About Cardinal Health
Headquartered in Dublin, Ohio, Cardinal Health, Inc. (NYSE: CAH) is an $81 billion, global company serving the health-care industry with a broad portfolio of products and services.  Through its diverse offerings, Cardinal Health delivers health-care solutions that help customers reduce their costs, improve safety and productivity, and deliver better care to patients.  The company manufactures, packages and distributes pharmaceuticals and medical supplies, offers a range of clinical services and develops automation products that improve the management and delivery of supplies and medication for hospitals, physician offices and pharmacies.  Ranked No. 19 on the Fortune 500, Cardinal Health employs more than 55,000 people on six continents.  More information about the company may be found at www.cardinalhealth.com.

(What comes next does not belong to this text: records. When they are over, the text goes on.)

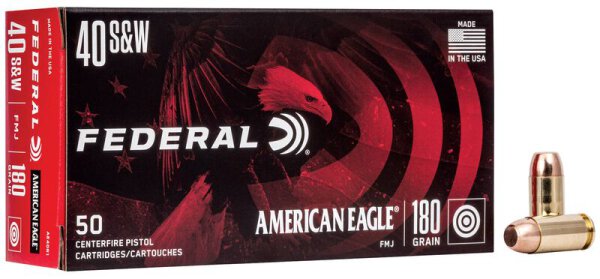 FEDERAL MUNITION .40 S&W 180GR FMJ 50/1000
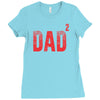 dad 2 Ladies Fitted T-Shirt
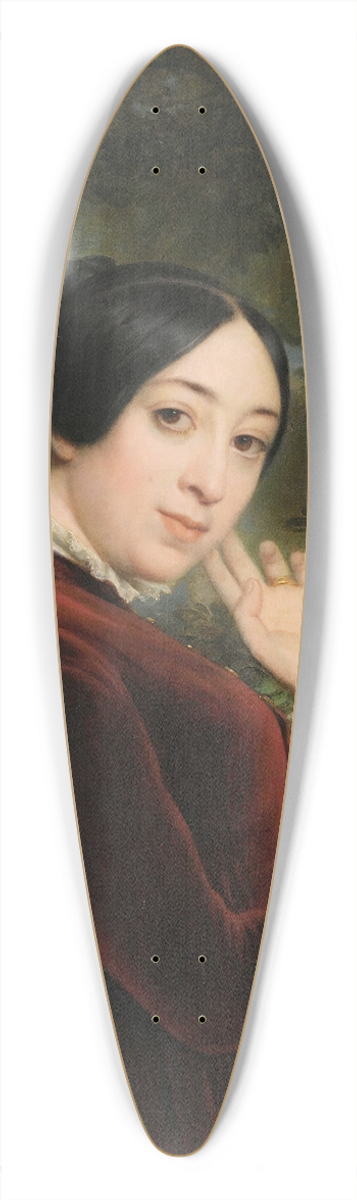 Franois-Edouard Picot - Presumed portrait ofPauline Viardot 39.3 inch art pintail longboard deck
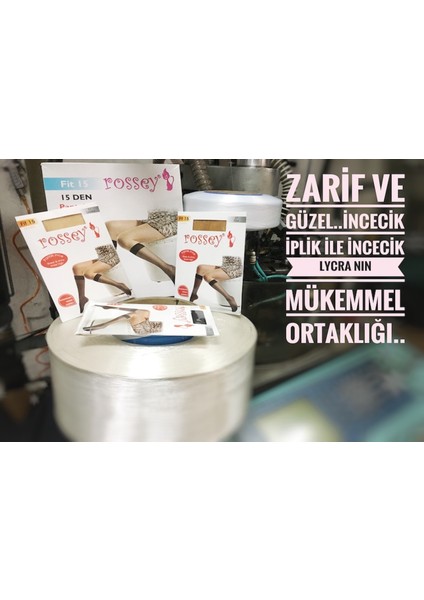 FIT(15D) Ince Dizaltı Çorap-Sahra 51-(12 Çift)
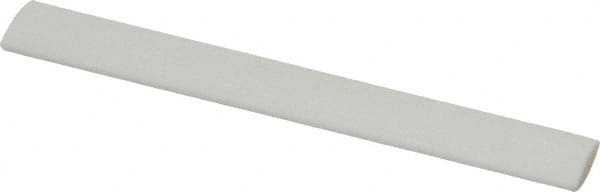 Made in USA - 3" Long x 1/2" Wide x 3/16" Thick, Novaculite Sharpening Stone - Oval, Ultra Fine Grade - Americas Tooling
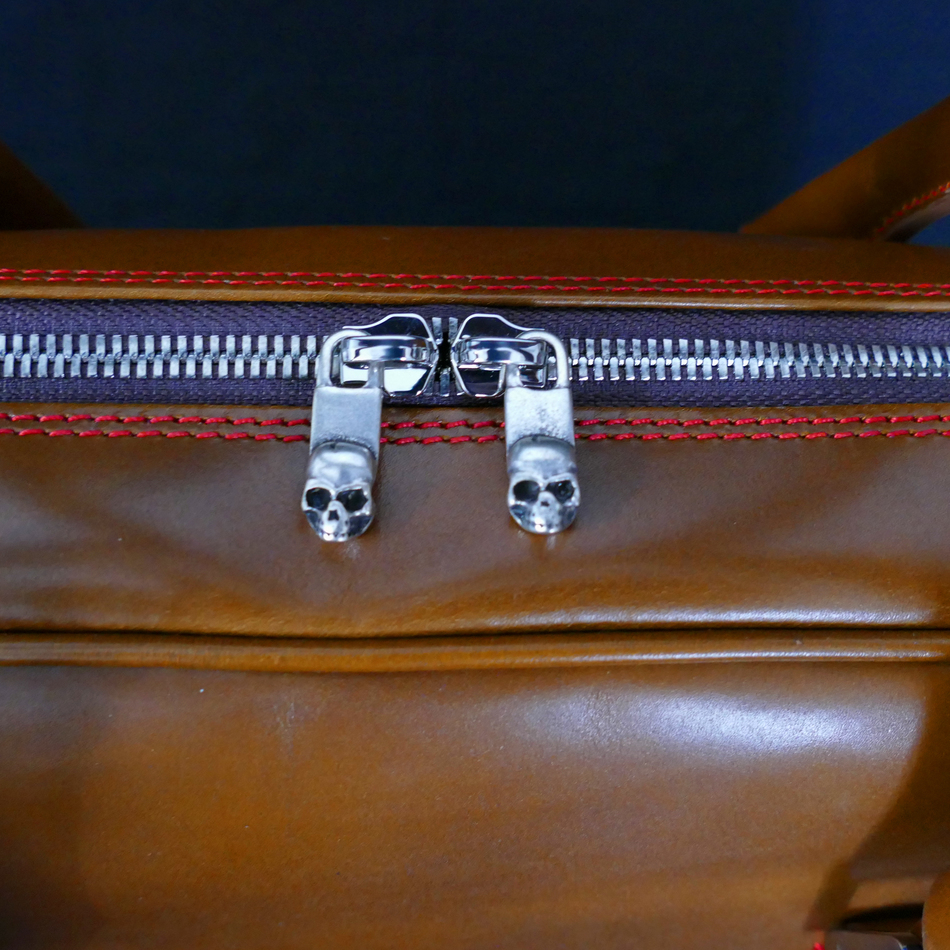 Jeffery West The 'Bourdain' Travel Case Tiziano Tan Calf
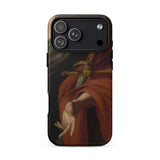 David - Pietro Novelli Baroque Art Iphone Case 17 Pro Max / Matte Red Gold Phone Case Detailed Painting Design Ornate Pietro Novelli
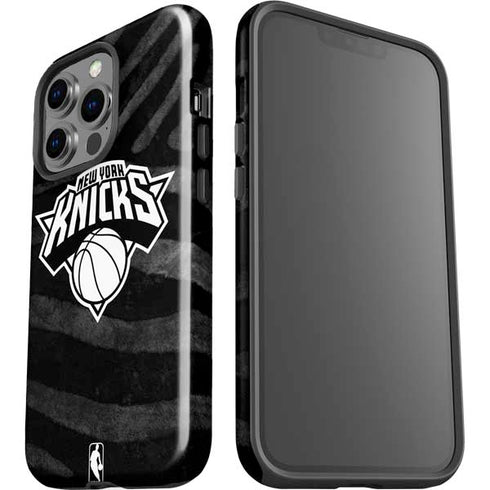 NBA New York Knicks Black Animal Print iPhone 13 Pro Impact Case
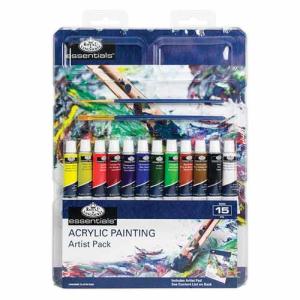 Royal & Langickel Essentials Artist Acrylic Paint Pack- (15pc) RD555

Except for historical information, all other information in this news release consists of forward-looking statements within the meaning of the Private Securities Litigation Reform Act of 1995.  These forward-looking statements are subject to risks and uncertainties that could cause actual results to differ materially from those projected, anticipated or implied.  The most significant of these uncertainties are described in Cardinal Health's Form 10-K, Form 10-Q and Form 8-K reports (including all amendments to those reports) and exhibits to those reports, and include (but are not limited to) the following: competitive pressures; the loss of one or more key customer or supplier relationships or changes to the terms of those relationships; changes in the distribution patterns or reimbursement rates for health-care products and/or services; difficulties and uncertainties related to transitions in senior management and organizational changes; the results, consequences, effects or timing of any inquiry or investigation by or settlement discussions with any regulatory authority or any legal and administrative proceedings; the impact of previously announced restatements; difficulties in opening new facilities or fully utilizing existing capacity; the costs, difficulties and uncertainties related the integration of acquired businesses; with respect to future dividends, the decision by the board of directors to declare such dividends, which is expected to consider Cardinal Health’s surplus, earnings, cash flows, financial condition and prospects at the time any such action is considered; with respect to future share repurchases, the approval of the board of directors, which is expected to consider Cardinal Health’s then-current stock price, earnings, cash flows, financial condition and prospects as well as alternatives available to Cardinal Health at the time any such action is considered; and general economic and market conditions.  Cardinal Health undertakes no obligation to update or revise any forward-looking statement.